Rayyan mengumpat dalam hati. Betapa tidak peka lelaki yang satu tahun lebih tua darinya itu. Padahal di dalam kalimat pengaduannya tadi tersirat kalimat A, punya gue lembek. Masakin dong. Atau bagi dikit punya lo. Boro-boro peka, Raka terus menyantap makanannya tanpa menghiraukan Rayyan. "Bagi dikit kali, A."
"Gak."
"Pelit lo."
"Biarin."
"Kakak durhaka"
"Bodo."
"Aa ish, lapar."
"Makanlah itu, kan udah masak sendiri."
"Lembek, A. Gak enak. Kayak cacing."
"Iya lembek kayak lo."
Rayyan mendengus sebal. Benar-benar kakak tidak bertanggung jawab. Kalau Rayyan mati kelaparan bagaimana? Kan nama baik Raka juga yang akan tercemar karena membiarkan adiknya yang super tampan kelaparan. "Ih! Gue aduin sama Teteh biar lo diomelin."
Tak mendapat tanggapan, Rayyan menghentakkan kakinya kemudian masuk ke dalam kamar. Pokoknya dia mogok bicara dengan Raka. Punya kakak super tega begitu memang sesekali harus diberi pelajaran. Paling nanti Raka merengek minta maaf dan membujuknya makan. Rayyan hanya tinggal bersabar menunggu waktu itu tiba.
Raka bukannya tega.

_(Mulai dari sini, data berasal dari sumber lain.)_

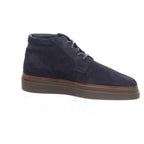 Gant | 33643383/G69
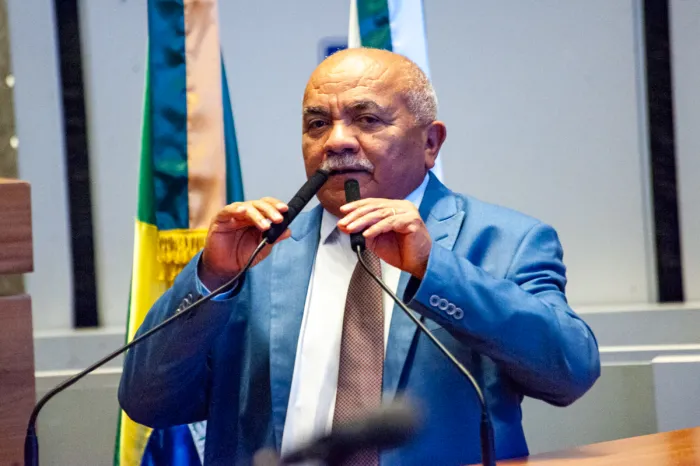 Projeto de prevenção e combate ao superendividamento vai à sanção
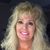 Kim Schwarz's profile image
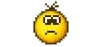 Стикер Kolobok
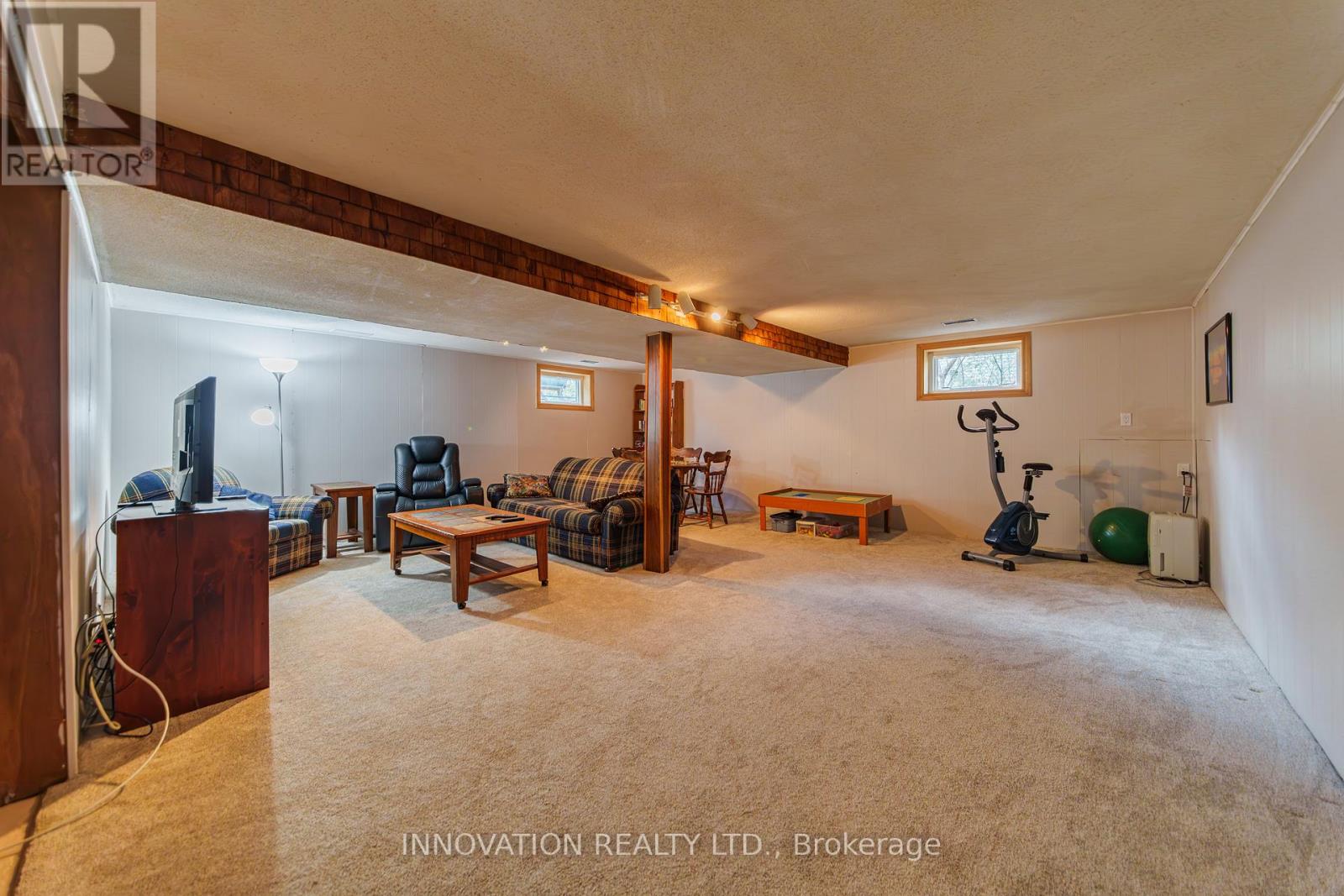 25 King Street, Ottawa, Ontario  K0A 2Z0 - Photo 32 - X13113708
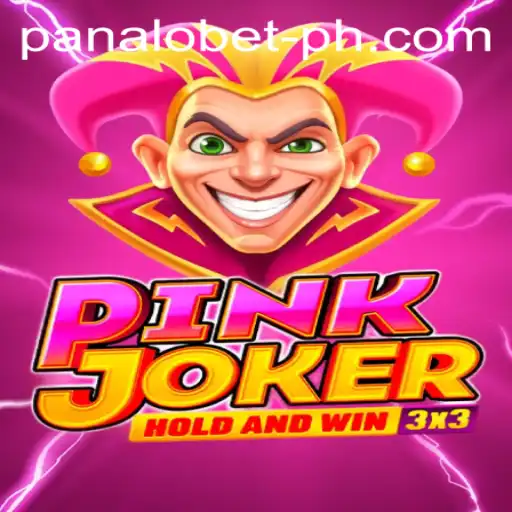 Exploring the Exciting World of Pinkjoker and Panalo Bet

Ia hanya ingin adiknya lebih mandiri, bagaimanapun suasana rumah sudah berbeda. Selama ini Raka selalu membuatkan adiknya itu makanan‒‒sebisanya, tapi Rayyan malah keenakan dan tetap tidak bisa apa-apa. Raka hanya takut kalau ia tidak ada Rayyan benar-benar tidak bisa makan. Jatah uang jajan mereka berkurang karena orang tuanya tidak jelas. Jadi, harus berhemat.
Rayyan memang manja, rewel, dan ngambekan. Mungkin pembawaan anak bontot memang begitu, tapi sifat seperti itu harusnya bisa diubah bukan terus menerus minta dimaklumi. Biarlah Rayyan sekarang ngambek juga mengurung diri, toh kalau lapar juga nanti keluar. Raka tidak takut jika Rayyan mengadukannya pada sang kakak ketika Ibel pulang dari tugasnya suatu hari nanti. Mengingat sifat Ibel yang mandiri, Raka yakin kalau kakaknya malah akan memihak apa yang ia lakukan.